Issues Involved: 1. Estimation of profit on alleged bogus purchases. 2. Legality of proceedings initiated under section 147 and issuance of notice under section 148. 3. Legality of the order made under section 143(3) read with section 147. 4. Charging of interest under sections 234A, 234B, 234C, and 234D.
Detailed Analysis:
1. Estimation of Profit on Alleged Bogus Purchases: The assessee contested the CIT(A)'s decision to estimate profit at 17.5% on alleged bogus purchases for the assessment years 2009-10, 2010-11, and 2011-12. The CIT(A) had directed the AO to restrict the addition to 17.5% of such purchases after giving credit for the gross profit (GP) rate already disclosed by the assessee. The CIT(A) relied on several judicial pronouncements, including cases like Sri Ganesh Rice Mills, Samurai Software (P) Ltd., Indian Woollen Carpet Factory, Sanjay Oilcake Industries, Asst. Commissioner of Income Tax vs. Tribhovandas Bhimji Zaveri, and Bholanath Polyfab Pvt. Ltd. The CIT(A) concluded that the profit margin embedded in the bogus purchases should be disallowed and subjected to tax, estimating a profit margin of 17.5%.
2. Legality of Proceedings Initiated Under Section 147 and Issuance of Notice Under Section 148: The assessee argued that the proceedings initiated under section 147 by issuing notice under section 148 were bad in law and contrary to the provisions of the Act. The assessee claimed that the reasons recorded by the CIT(A) depicted mere suspicion and that no tangible material was available in the possession of the Assessing Officer (AO). However, the CIT(A) rejected this claim, stating that the proceedings were validly initiated.
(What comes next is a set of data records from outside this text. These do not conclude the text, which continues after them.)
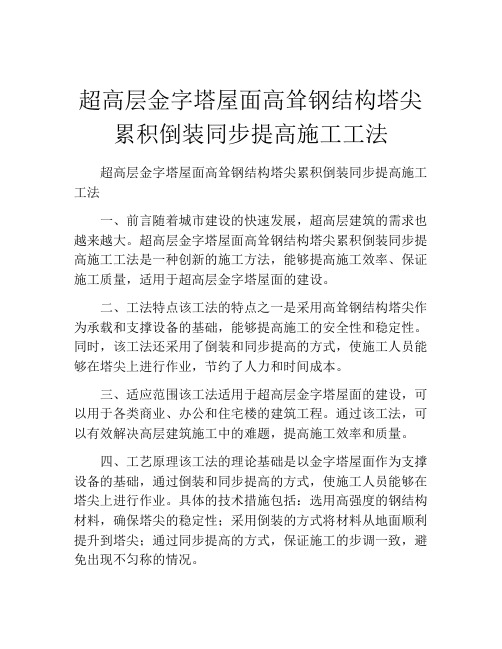 超高层金字塔屋面高耸钢结构塔尖累积倒装同步提高施工工法

超高层金字塔屋面高耸钢结构塔尖累积倒装同步提高施工工法

一、前言随着城市建设的快速发展，超高层建筑的需求也越来越大。超高层金字塔屋面高耸钢结构塔尖累积倒装同步提高施工工法是一种创新的施工方法，能够提高施工效率、保证施工质量，适用于超高层金字塔屋面的建设。

二、工法特点该工法的特点之一是采用高耸钢结构塔尖作为承载和支撑设备的基础，能够提高施工的安全性和稳定性。同时，该工法还采用了倒装和同步提高的方式，使施工人员能够在塔尖上进行作业，节约了人力和时间成本。

三、适应范围该工法适用于超高层金字塔屋面的建设，可以用于各类商业、办公和住宅楼的建筑工程。通过该工法，可以有效解决高层建筑施工中的难题，提高施工效率和质量。

四、工艺原理该工法的理论基础是以金字塔屋面作为支撑设备的基础，通过倒装和同步提高的方式，使施工人员能够在塔尖上进行作业。具体的技术措施包括：选用高强度的钢结构材料，确保塔尖的稳定性；采用倒装的方式将材料从地面顺利提升到塔尖；通过同步提高的方式，保证施工的步调一致，避免出现不匀称的情况。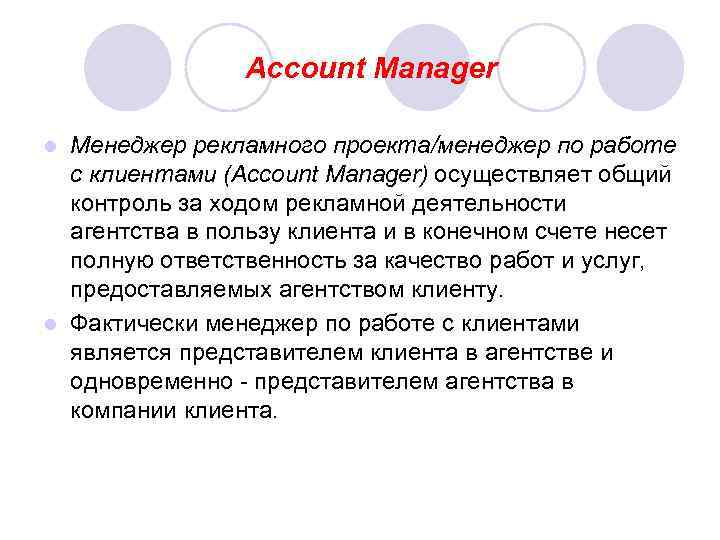 Account Manager

• Менеджер рекламного проекта/менеджер по работе с клиентами (Account Manager) осуществляет общий контроль за ходом рекламной деятельности агентства в пользу клиента и в конечном счете несет полную ответственность за качество работ и услуг, предоставляемых агентством клиенту.
• Фактически менеджер по работе с клиентами является представителем клиента в агентстве и одновременно - представителем агентства в компании клиента.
3. Legality of the Order Made Under Section 143(3) Read with Section 147: The assessee contended that the order made under section 143(3) read with section 147 was illegal, bad-in-law, ultra vires, and passed without allowing a reasonable opportunity of hearing. The assessee also argued that the order was made without appreciating the facts, submissions, and evidence in their proper perspective and without providing copies of the material/evidence relied upon. The CIT(A) rejected this claim as well.
4. Charging of Interest Under Sections 234A, 234B, 234C, and 234D: The assessee argued that the AO erred in charging interest under sections 234A, 234B, 234C, and 234D. However, there was no specific discussion or separate judgment on this issue in the provided text.
Conclusion: The Tribunal considered the rival contentions and the orders of the authorities below. It was noted that the AO had made additions based on information from the sales tax department regarding bogus purchases. The CIT(A) had found that the AO did not dispute the quantitative details or the day-to-day stock register maintained by the assessee. The Tribunal concluded that when the corresponding sales were not doubted and the quantitative details of purchases and sales vis-a-vis stock were available, it was appropriate to restrict the addition to 2% of such bogus purchases. Consequently, the Tribunal modified the orders of the lower authorities and directed the AO to restrict the addition to 2% on such purchases. The appeals of the assessee were allowed in part, whereas the appeals of the revenue were dismissed.
Order Pronounced: The order was pronounced in the open court on 29/08/2017.